More Timely Than Ever!

Sunday, July 01, 2012

Where’s the Win for Freedom?

Randy Barnett, Steve Chapman, and no doubt others are actually celebrating last week’s ruling on Obamacare. Why? Because Chief Justice John Roberts wrote in his opinion that the government can’t force us to buy health insurance under the Constitution’s Commerce Clause. Thanks goodness, Barnett, et al. say, that the Court did not allow a dangerous expansion of the commerce power that would permit the government to force us to buy things.

Does that mean the insurance mandate fell? Oh no. The Court found another (and long-established) ground for the mandate: the taxing power. Anything the government can do through the Commerce Clause it can do through taxation.

So is June 28 really to be a great libertarian holiday from now on? Not for me. I’ll be too busy actually promoting individual freedom.

5 comments:

Joe said...

Larken Rose does have some valid points about the ruling here (video), in particular that hopefully more people will see through the "mythological beast called government."

Sheldon Richman said...

That strikes me as wildly optimistic.

shemsky said...

He is correct, however, that consitutionalism and the idea of limited government is a joke. It's every bit as much of a joke as fundamentilist religion.

Sheldon Richman said...

Agreed. Language is under-determinative. There's always wiggle room in any law or constitution. Reading Roberts's opinion, I was struck by how easily things could have gone the other way. Ginsburg's opinion defending a more expansive Commerce Clause is not off the wall, given her premises about the Constitution's language. As with scripture, you can find whatever you want in the Constitution.

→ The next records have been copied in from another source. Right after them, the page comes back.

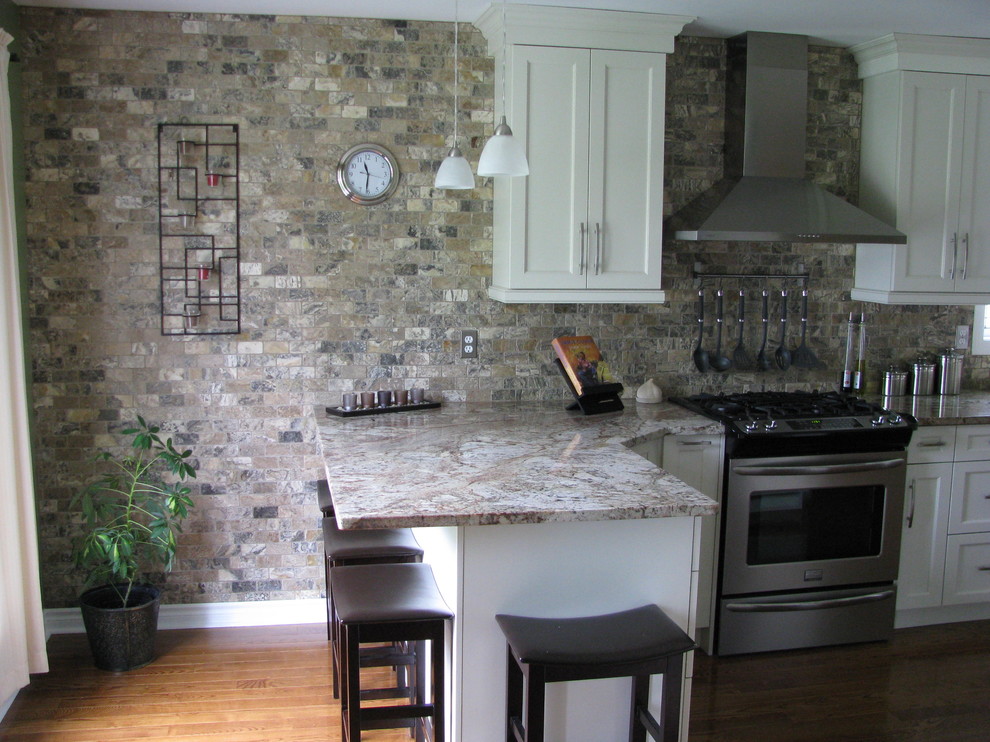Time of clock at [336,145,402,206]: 11:31
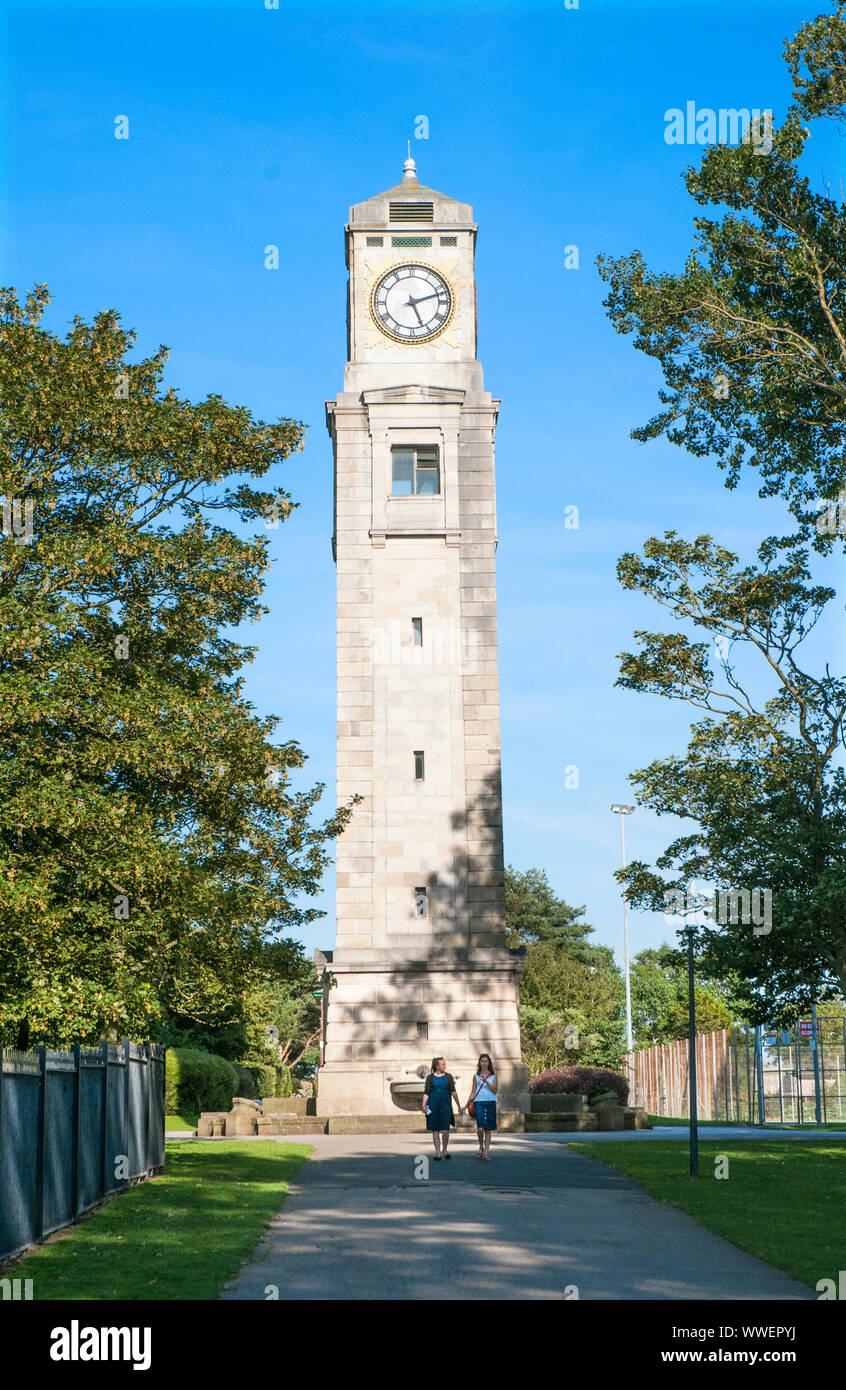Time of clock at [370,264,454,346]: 5:12
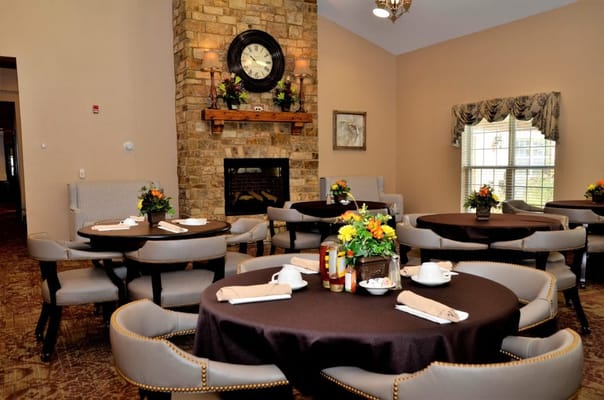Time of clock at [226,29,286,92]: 10:17
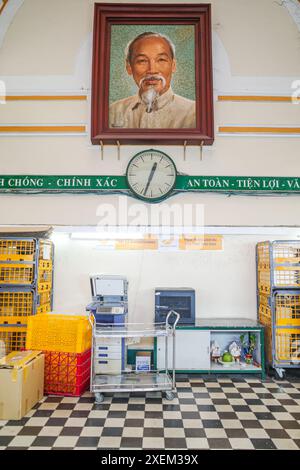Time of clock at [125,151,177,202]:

We must guard against reading our own values into the Constitution as though our opponents's values aren't in there too.

Eric Hanneken said...

As Ten Bears observed in The Outlaw Josey Wales,

«It's sad that governments are chiefed by the double tongues. There is iron in your words of death for all Comanche to see, and so there is iron in your words of life. No signed paper can hold the iron. It must come from men.»